In 2013, Nicolas “Nic” Beukes, a South African geologist at the University of Johannesburg who has been a longtime collaborator of Johnson’s, was studying Barberton’s rocks when he and his team found something unusual. As Johnson recalls it, Beukes got in touch with him and said, “You have to come down and see this!”
This is what a rock can tell you
Much like astronomers, who can look back in time by capturing data from many light years away, geologists can peer back into Earth’s history by studying rock records that extend miles beneath the planet’s surface.
The key is to find rocks that have not had their records altered over time by high temperatures, pressures and mechanical forces, known collectively as metamorphism. Rocks like this can be found in South Africa, and Beukes has access to rare and deep (old) deposits to study.
That was how he came to possess the 3.2-billion-year-old richly colored, layered rock that Johnson traveled to South Africa to examine in 2013.
“Some layers have darker color, some pinkish, some lighter gray, made up of little granules of iron washed in from somewhere in the shallow part of the ocean,” Beukes explains. “Clark and his students discovered that these lighter [pink] layers have a different composition from ones that formed in deep water.”
Using methods to look at the complex geochemistry of these layers, they showed that the lighter layers once existed in a shallow sea shelf above a deeper ocean and contained evidence of oxygen.

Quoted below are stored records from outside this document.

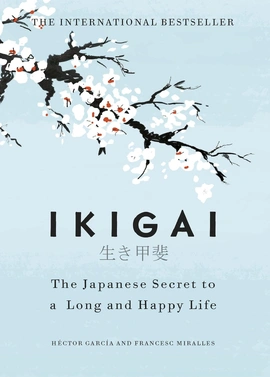 Ikigai: Japanese Secret to a Long and Happy Life - книга Гектор Гарсія, 2017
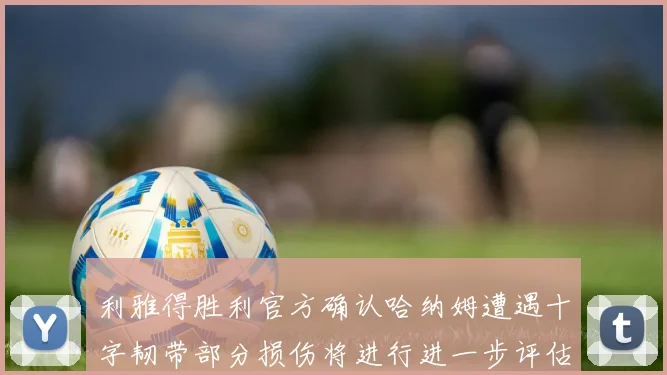 利雅得胜利官方确认哈纳姆遭遇十字韧带部分损伤将进行进一步评估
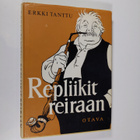Erkki Tanttu : Repliikit reilaan : kuvitettuja sananparsia - pikkukuva 1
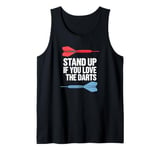 Funny Stand Up If You Love The Darts Funny Retro Dart Quote Tank Top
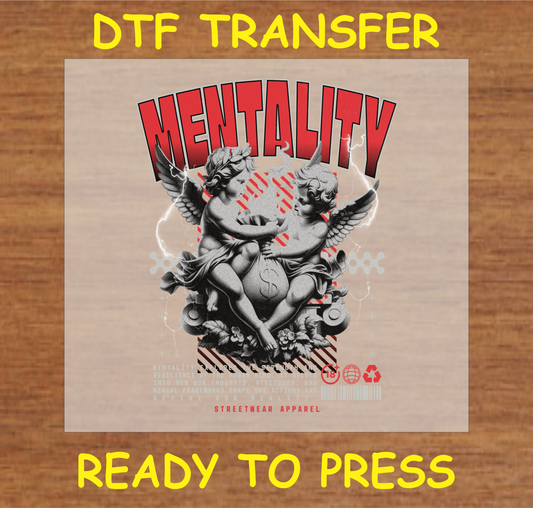 Mentality Street Wear Dtf Transfer - Ready To Press A1916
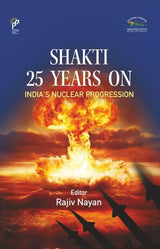 Shakti 25 Years on India’s Nuclear Progression - Retail Maharaj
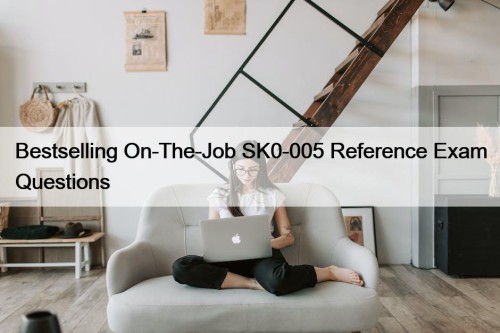 Bestselling On-The-Job SK0-005 Reference Exam Questions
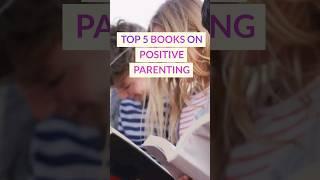 Top 5 Must Read Positive Parenting Books in 2023 #book #shortsvideo #shorts #parenting #parenthood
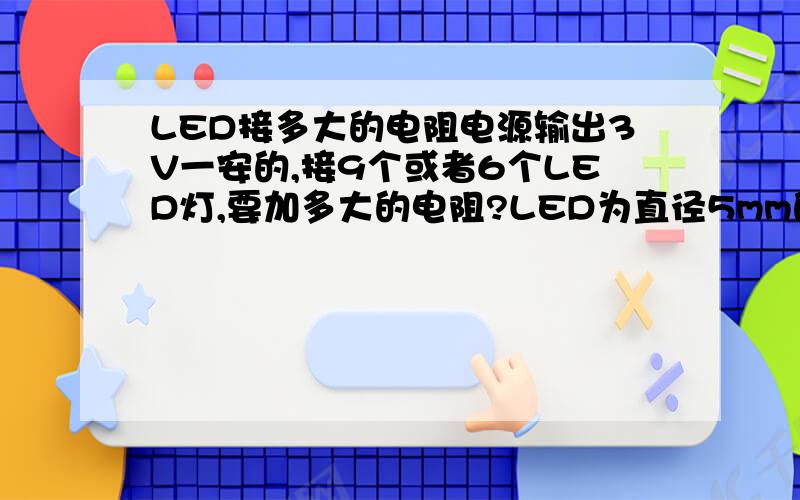 LED接多大的电阻电源输出3V一安的,接9个或者6个LED灯,要加多大的电阻?LED为直径5mm的，白光的 电压 3-3.2V d/波长 2-6 nm LED并联接在一起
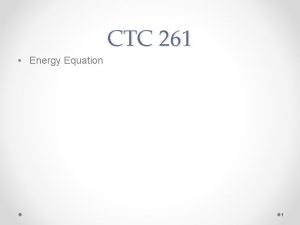CTC 261 Energy Equation 1 Review Bernoullis Equation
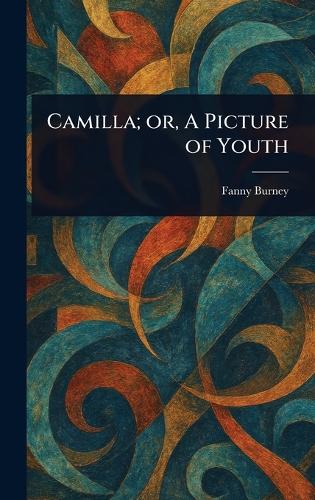 Camilla; or, A Picture of Youth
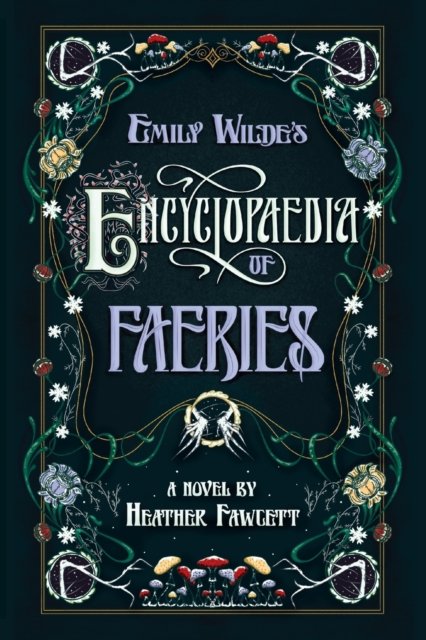 Emily Wilde's Encyclopaedia of Faeries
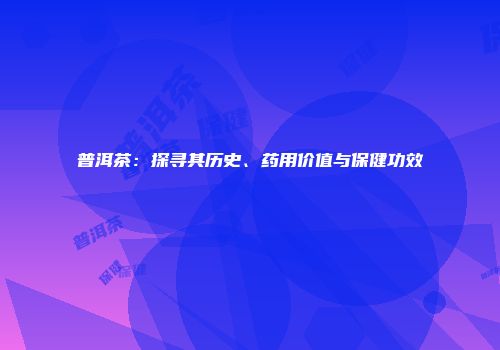 普洱茶：探寻其历史、药用价值与保健功效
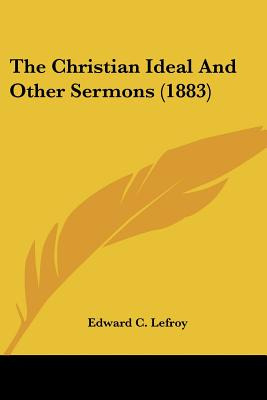 Libro The Christian Ideal And Other Sermons (1883) - Lefr...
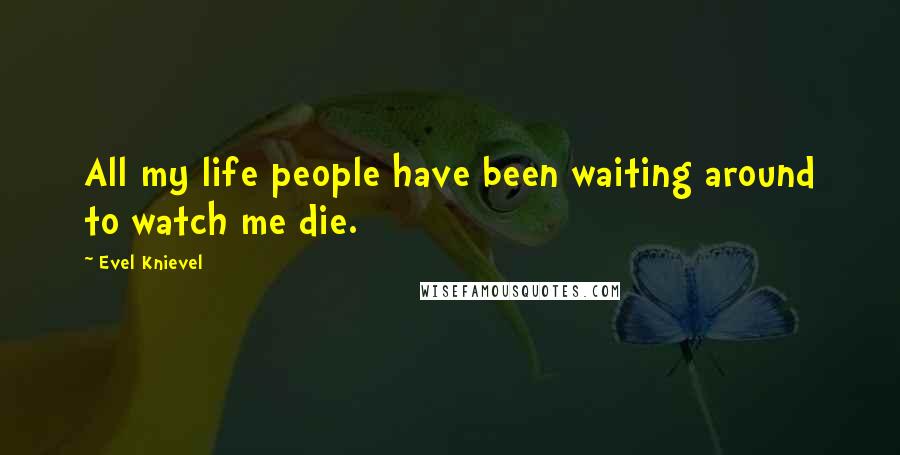 Evel Knievel Quotes: All my life people have been waiting around to watch me die.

This oxygen could only have been produced by living organisms—in this case, microbes known as photosynthetic cyanobacteria.
“We didn’t know it was this exciting until Clark did his sophisticated analysis and we said, ‘See, this is what a rock can tell you,’” Beukes says.
Paving the way for complex life
Around 600 million years ago, just a blink of an eye by geologic time, oxygen became one of the predominant gases in Earth’s atmosphere. This coincided with an explosion of complex lifeforms in the sea, like soft-bodied jellyfish and bug-like trilobites. Later, primitive plants began to flourish on land and animals ultimately evolved on dry ground.
But oxygen—and life—were present much earlier. Johnson and Beukes focus on the rock record because “we would actually be missing the whole story if we only focused on Earth’s atmosphere,” says Johnson. “It was the last to be oxygenated.”
Once oxygen-based organisms appeared, “it was the most important biological innovation on the planet,” he says. It set in motion an evolutionary chain of events that ultimately led to the origins of modern humans, roughly 200,000 years ago.
“It’s important to understand the history of oxygen on Earth,” says Beukes. “It’s where we come from.”